A month ago, there were considerable concerns about the Northwest snowpack.  True, mid-December is too early to get worried, since there is a long history of poor December snowpack leading to bountiful snowpack by April 1.  But snowpack was sparse in December and folks were nervous.

 Below is the snowpack summary from the SNOTEL network on December 14, 2010.

Not good.  The Olympics and western slopes of the Cascades were at roughly 33% of normal, as was the eastern slopes of the central WA Cascades.  Only a small portion of the region (mainly SE Oregon) was at normal or above (green and blue colors).


Fast forward to this morning (January 16th).  Wow.  No more red colors (less than 50% of normal) and most of the region is green.  Huge improvement.


The meteorological bounty extended beyond snow.  There has been lots of rain that has helped to fill local reservoirs.   For example, consider Seattle's reservoir system (see below).  Its reservoirs have surged--not only WAY above normal (blue line), but as high as typical as the normal high in June.  Seattle will have plenty of water in the future.

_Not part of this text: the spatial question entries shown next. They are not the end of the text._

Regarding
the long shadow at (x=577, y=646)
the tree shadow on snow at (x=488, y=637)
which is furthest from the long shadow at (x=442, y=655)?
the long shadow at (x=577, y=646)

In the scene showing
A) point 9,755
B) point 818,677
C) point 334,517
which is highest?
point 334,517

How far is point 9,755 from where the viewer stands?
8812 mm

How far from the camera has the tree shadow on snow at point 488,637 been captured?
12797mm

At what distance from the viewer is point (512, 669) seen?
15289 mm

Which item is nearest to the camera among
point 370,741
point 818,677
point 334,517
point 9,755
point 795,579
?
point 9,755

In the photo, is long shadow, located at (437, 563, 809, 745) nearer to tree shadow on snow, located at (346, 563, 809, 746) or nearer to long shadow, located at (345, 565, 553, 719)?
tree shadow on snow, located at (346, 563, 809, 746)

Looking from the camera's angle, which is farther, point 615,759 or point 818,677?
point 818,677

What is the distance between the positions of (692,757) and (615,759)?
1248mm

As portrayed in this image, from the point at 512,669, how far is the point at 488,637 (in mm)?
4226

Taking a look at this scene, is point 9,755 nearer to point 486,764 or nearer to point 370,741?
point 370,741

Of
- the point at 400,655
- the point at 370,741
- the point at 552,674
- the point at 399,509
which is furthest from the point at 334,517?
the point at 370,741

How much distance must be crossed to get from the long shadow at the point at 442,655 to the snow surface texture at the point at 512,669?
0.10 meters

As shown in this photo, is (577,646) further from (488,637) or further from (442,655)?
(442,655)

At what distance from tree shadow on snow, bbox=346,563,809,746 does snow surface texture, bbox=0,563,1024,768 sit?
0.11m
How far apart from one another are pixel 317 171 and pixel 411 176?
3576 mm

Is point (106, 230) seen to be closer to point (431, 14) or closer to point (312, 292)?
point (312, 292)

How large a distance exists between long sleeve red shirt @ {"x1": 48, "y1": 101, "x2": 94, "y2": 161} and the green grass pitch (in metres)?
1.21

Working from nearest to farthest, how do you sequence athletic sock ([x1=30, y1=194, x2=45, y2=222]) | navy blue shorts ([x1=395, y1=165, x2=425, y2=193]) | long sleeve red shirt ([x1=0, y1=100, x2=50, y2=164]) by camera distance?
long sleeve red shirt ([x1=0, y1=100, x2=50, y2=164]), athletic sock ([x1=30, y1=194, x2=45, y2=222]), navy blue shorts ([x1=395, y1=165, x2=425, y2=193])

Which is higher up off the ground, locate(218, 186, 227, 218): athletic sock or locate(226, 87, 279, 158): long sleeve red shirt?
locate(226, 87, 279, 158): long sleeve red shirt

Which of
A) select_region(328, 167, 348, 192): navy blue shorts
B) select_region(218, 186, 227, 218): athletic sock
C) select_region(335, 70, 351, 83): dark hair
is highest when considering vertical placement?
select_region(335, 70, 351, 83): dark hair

 That confidence is supported by Seattle's watershed snowpack (below), which only a few days ago was almost exactly at normal.


Much more water is coming!  Here is the predicted precipitation through Tuesday at 4 PM, which shows wet conditions from California to British Columbia.

 And much of that will go into snowpack (note substantial amounts in the Cascades and Sierra Nevada.